The Boy’s Choir was really impressive - it sounded like an adult choir! They sang above where we sat so when they came down at the end of the service to sing (for all the tourists!) I could not believe how small they were. It is so awesome these little kids can sing like this. I just could not imagine being in a boy’s choir and then having your voice change and having to start over! 
After the Boy’s Choir this girl Tracy (Yes, everyone confuses us as the same person! We both have dark hair too, so it is hopeless) and Emily and I headed off to visit the Leopold Museum! We saw an exhibit by Schiele another well known Austrian artist, and a super fun exhibit put on by UNICEF of toys that children make from 3rd world countries out of things they find. These children were so detailed, and creative! It was so neat, they even made helicopters from wire! Then the highlight of the museum was seeing Gustav Klimt’s beautiful “Life and Death”! Yeah! It was so amazing to see this painting the colors and patterns just consume you! 

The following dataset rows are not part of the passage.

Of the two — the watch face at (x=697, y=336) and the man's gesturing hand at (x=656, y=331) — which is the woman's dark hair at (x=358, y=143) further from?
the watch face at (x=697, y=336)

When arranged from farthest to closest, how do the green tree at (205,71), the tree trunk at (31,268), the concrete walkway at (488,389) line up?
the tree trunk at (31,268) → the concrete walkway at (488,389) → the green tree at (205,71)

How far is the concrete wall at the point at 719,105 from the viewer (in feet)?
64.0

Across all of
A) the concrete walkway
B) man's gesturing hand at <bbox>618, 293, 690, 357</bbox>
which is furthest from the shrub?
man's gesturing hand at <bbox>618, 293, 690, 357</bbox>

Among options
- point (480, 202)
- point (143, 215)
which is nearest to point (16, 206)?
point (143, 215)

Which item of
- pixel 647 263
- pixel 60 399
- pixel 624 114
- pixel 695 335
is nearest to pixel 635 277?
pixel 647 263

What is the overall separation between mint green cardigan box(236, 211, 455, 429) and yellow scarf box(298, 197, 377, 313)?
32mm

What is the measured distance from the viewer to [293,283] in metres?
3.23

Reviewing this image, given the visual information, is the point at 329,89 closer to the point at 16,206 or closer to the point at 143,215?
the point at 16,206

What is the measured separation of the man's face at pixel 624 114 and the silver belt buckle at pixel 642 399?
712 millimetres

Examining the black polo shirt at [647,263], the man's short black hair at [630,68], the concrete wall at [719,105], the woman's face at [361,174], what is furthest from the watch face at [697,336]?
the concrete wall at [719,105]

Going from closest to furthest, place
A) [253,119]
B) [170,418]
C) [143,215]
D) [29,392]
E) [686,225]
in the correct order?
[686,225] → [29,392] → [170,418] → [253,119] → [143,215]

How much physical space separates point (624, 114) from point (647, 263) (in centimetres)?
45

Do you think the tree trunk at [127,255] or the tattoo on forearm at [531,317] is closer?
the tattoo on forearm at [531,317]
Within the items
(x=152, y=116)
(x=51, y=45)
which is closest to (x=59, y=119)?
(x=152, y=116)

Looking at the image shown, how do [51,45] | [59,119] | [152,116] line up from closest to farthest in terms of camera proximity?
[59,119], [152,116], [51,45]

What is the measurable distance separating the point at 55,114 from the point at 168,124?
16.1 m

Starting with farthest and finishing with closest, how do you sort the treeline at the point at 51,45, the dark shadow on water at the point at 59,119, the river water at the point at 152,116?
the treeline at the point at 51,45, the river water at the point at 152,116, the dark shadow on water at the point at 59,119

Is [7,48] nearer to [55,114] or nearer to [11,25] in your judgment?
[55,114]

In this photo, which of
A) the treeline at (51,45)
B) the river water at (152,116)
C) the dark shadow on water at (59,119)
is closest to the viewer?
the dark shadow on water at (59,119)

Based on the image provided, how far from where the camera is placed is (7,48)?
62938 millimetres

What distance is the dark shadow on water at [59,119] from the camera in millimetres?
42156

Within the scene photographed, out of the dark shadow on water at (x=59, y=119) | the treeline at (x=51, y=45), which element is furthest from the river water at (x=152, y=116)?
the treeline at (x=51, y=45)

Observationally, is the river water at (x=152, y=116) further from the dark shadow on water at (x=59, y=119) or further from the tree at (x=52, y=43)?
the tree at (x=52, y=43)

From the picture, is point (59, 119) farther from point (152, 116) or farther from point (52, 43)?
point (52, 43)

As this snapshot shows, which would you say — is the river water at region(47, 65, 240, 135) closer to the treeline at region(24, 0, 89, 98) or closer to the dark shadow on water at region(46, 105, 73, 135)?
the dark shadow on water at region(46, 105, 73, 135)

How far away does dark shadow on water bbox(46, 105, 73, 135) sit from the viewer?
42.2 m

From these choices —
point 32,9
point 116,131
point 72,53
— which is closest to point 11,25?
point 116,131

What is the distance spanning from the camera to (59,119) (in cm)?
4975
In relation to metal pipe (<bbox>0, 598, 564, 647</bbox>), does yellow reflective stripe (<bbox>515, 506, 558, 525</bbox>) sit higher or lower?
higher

We then got lunch at a cute little cafe across from the Belevedre Museum. We walked onto the property of Eugene of Savoy (he was French but for some reason decided to be the head of the Habsburg’s military for 3 rulers). I absolutely love his palace inside and out, probably one of my favorite places in Austria for sure! :) We got inside and the first thing we saw was the painting of Napoleon on the white horse! We couldn’t believe that we were actually seeing the painting that is printed in pretty much every history textbook ever made! One of the girls we were with was just so in awe she kept going back to it! It was beautiful, but my favorite hands down was “The Kiss” by Klimt! It was simply the most extraordinary thing ever. The colors were beautiful and it was a lot bigger than I had thought it would be, so we could see his patterns really well! Ahhh. Definitely a highlight of Europe so far. The museum was the best art museum I have ever been to. There were so many styles of art that it was always refreshing and there was seriously a wall that had Monet, next to Renoir, next to Klimt! How can it get better? We then headed off through the gardens that look like they came out of “Alice in Wonderland” to the second part of his palace where an exhibit about his life was on display. This was so so, but the day was a wild success! 

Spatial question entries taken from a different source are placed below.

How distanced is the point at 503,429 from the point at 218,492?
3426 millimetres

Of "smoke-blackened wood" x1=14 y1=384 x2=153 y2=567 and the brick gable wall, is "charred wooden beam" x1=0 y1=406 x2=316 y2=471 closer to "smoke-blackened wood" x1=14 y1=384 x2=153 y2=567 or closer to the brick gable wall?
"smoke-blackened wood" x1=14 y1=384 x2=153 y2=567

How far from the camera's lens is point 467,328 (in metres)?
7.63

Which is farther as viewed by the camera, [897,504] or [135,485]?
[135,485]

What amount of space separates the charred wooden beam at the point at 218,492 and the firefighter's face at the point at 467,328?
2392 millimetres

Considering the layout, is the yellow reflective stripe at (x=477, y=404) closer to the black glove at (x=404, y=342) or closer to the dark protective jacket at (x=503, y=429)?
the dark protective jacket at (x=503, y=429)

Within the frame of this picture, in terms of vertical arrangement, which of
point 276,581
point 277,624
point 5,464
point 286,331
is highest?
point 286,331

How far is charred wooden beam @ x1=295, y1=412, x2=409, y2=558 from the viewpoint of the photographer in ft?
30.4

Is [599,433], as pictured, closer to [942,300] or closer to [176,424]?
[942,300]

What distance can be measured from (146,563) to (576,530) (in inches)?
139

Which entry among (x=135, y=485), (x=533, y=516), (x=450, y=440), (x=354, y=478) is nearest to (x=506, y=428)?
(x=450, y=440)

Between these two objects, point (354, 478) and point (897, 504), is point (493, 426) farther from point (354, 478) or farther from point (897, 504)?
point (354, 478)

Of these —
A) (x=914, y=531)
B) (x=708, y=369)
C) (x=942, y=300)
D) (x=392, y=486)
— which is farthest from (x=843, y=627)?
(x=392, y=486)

I rushed back to do a interview for the Blue Key honorary on campus back at home over skype. Of course at the hostel the internet was only in the common room where the t.v. was on with the gold medal olympic game of U.S.A vs. Canada hockey game was on. There was a serious debate over what to focus on. The interview ended just in time for me to watch the overtime of the amazingly matched teams, and sadly we lost. But I was SO happy to see hockey on t.v. again!